Она опустила голову, а ее распущенные волосы упали ей на лицо:
— Да, все это правда. Я сижу за столом и вновь проживаю всю свою жизнь. Я снова вижу сумрак чердака, пыль, пространство его; я слышу оглушающую тишину, более страшную для меня, чем гром. И тогда одиночество, хорошо мне знакомое по тем годам, вновь накрывает меня с головой; я с изумлением гляжу по сторонам, пугаясь того, что шторы не опущены на окна, ожидая, что вот-вот придет бабушка, поймает нас на том, что мы раскрыли окна, и накажет. Иногда я с удивлением гляжу на Барта, стоящего в дверях и наблюдающего за мной. Бывает, я думаю, что это Кори, потом никак не могу увязать облик Кори с его черными волосами и карими глазами. А иногда я смотрю на Синди и удивляюсь, отчего она такая маленькая, думая в это время о Керри, и сама смущаюсь, что путаю прошлое с настоящим.
— Кэти, — позвал папа. Голос его был тревожен. — Кэти, тебе надо покончить с этим.
Да, да, папа… заставь ее покончить со всем этим!
Она всхлипнула и упала ему на руки. Он крепко прижал ее к своей груди, шепча ей неслышно на ухо какие-то ласковые слова. Они стояли, обнявшись, как настоящие любовники. Как те парочки, за которыми я подглядывал иногда недалеко от бабушкиного дома — на «поляне любви».
— Не можешь ли ты ради меня отложить издание своей книги, подождать, пока подрастут дети и обзаведутся семьями.
— Я не могу! — В ее голосе слышалось страдание. — История моей жизни кричит во мне, я хочу, чтобы люди знали о материнском преступлении. Интуиция подсказывает мне, что только тогда, когда книга будет продана издателю и выпущена, только тогда я, наконец, буду свободна от ненависти к матери, которая меня душит!
Папа ничего не сказал. Он держал ее на руках, укачивал, как ребенка, и голубые глаза его, устремленные4 куда-то в пространство поверх ее головы, отображали муку.

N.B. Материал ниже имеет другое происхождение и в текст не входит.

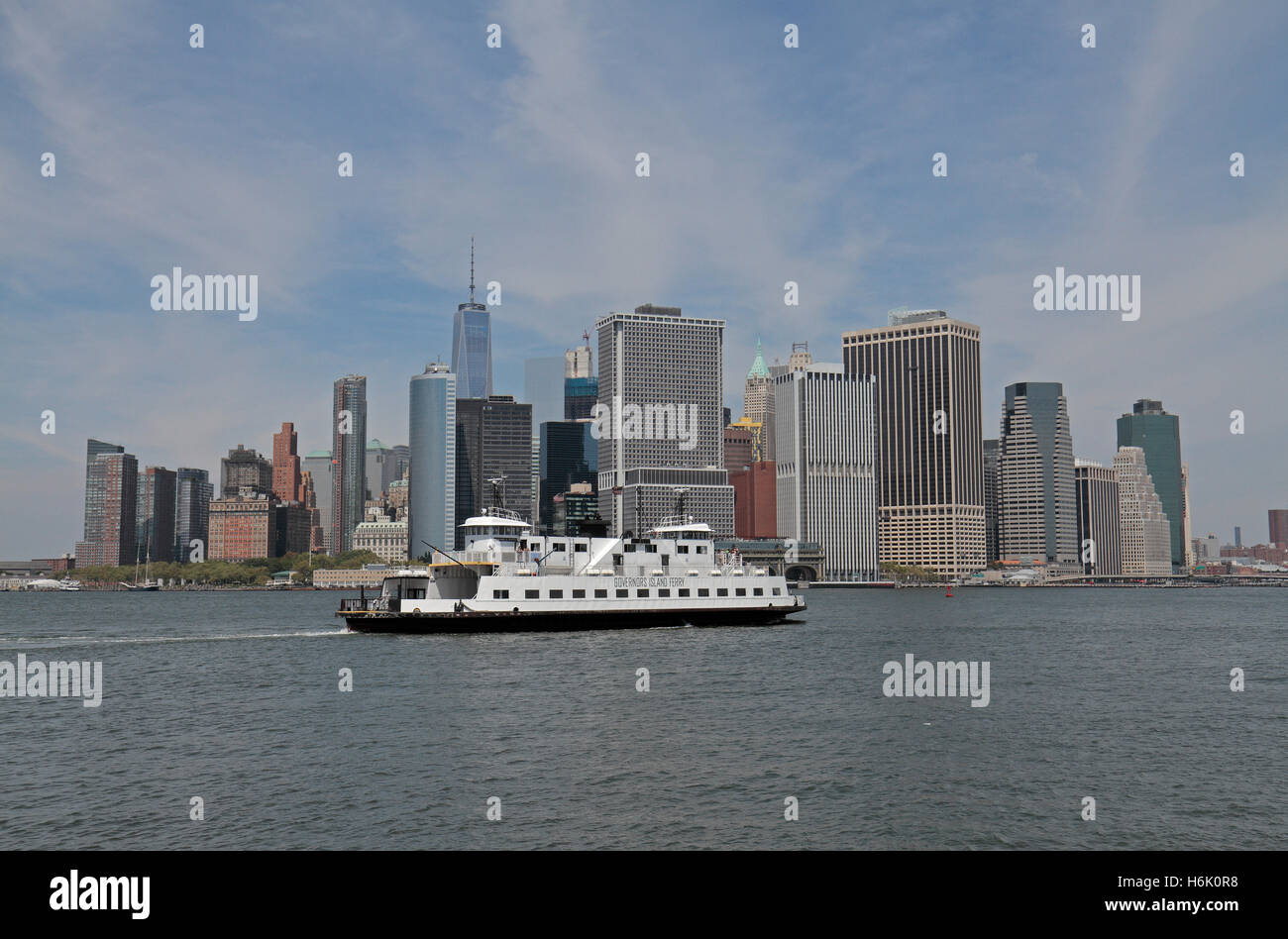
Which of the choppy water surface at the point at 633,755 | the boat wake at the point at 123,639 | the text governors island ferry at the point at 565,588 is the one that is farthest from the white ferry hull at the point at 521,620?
the choppy water surface at the point at 633,755

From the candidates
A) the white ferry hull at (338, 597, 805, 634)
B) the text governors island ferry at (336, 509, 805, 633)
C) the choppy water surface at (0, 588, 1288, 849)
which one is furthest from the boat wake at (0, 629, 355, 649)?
the choppy water surface at (0, 588, 1288, 849)

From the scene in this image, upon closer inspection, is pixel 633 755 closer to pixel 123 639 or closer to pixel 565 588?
pixel 565 588

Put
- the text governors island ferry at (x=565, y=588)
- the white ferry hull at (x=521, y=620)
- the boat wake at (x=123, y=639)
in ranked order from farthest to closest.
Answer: the text governors island ferry at (x=565, y=588), the boat wake at (x=123, y=639), the white ferry hull at (x=521, y=620)

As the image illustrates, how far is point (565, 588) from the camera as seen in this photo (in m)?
79.4

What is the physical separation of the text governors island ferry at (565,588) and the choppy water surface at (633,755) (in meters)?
13.1

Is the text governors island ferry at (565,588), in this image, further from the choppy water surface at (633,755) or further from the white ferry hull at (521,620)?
the choppy water surface at (633,755)

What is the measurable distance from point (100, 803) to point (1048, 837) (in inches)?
996

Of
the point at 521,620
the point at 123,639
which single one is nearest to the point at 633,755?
the point at 521,620

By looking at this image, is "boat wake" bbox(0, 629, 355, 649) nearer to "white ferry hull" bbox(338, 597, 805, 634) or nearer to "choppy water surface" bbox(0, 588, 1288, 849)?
"white ferry hull" bbox(338, 597, 805, 634)

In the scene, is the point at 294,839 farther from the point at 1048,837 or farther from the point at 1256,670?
the point at 1256,670

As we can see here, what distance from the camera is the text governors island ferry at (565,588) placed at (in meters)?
76.4

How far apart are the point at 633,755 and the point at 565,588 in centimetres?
4695

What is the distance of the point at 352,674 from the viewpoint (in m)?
54.2

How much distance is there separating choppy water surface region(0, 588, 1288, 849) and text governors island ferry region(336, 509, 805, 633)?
43.0ft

Я тихо отошел, чтобы поиграть в саду. Приезжает бабушка Джори — эта старая ведьма. Не желаю снова ее видеть. Мама тоже ее не любит, это заметно по тому, какой она становится напряженной и осторожной в ее присутствии, будто боится, что ее острый язык ее выдаст.
— Барт, милый, — позвала из-за толстой белой стены моя родная бабушка, — я ждала тебя целый день. Когда ты не приходишь, я беспокоюсь и чувствую себя несчастной. Милый, не сиди, надувшись, в одиночестве. Вспомни, что у тебя есть я, и я сделаю все на свете, лишь бы ты был счастлив.
Я побежал что было духу к стене. Я залез на дерево, а с другой стороны стены была приставлена лестница, всегда меня ожидающая здесь. С этой же самой лестницы бабушка подглядывала за нами.
— Я всегда буду оставлять эту лестницу здесь, — прошептала она, покрывая все мое лицо поцелуями. Слава богу, она перед этим сняла с лица свою вуаль. — Не вздумай прыгать со стены, я не хочу, чтобы ты упал и поранился. Я так тебя люблю, Барт. Я гляжу на тебя и думаю о том, как горд был бы тобою твой отец. Такой красивый, умный сын!
Красивый? Умный? Вот это фокус… я не считал себя ни тем, ни другим. Но было приятно это слышать. Она вселила в меня надежду, что я не хуже Джори, а может быть, и так же талантлив. Вот это настоящая бабушка! Такая, какая мне нужна. Такая, которая будет любить меня, только меня одного, и никого больше. Может, Джон Эмос все наврал про нее.
Снова я сидел у нее на коленях и позволял кормить себя с ложечки мороженым. Она накормила меня печеньем, куском шоколадного пирога и дала стакан молока. С набитым желудком я чувствовал себя гораздо комфортнее. Я снова устроился у нее на коленях и откинул голову на ее мягкую грудь. От нее пахло лавандой.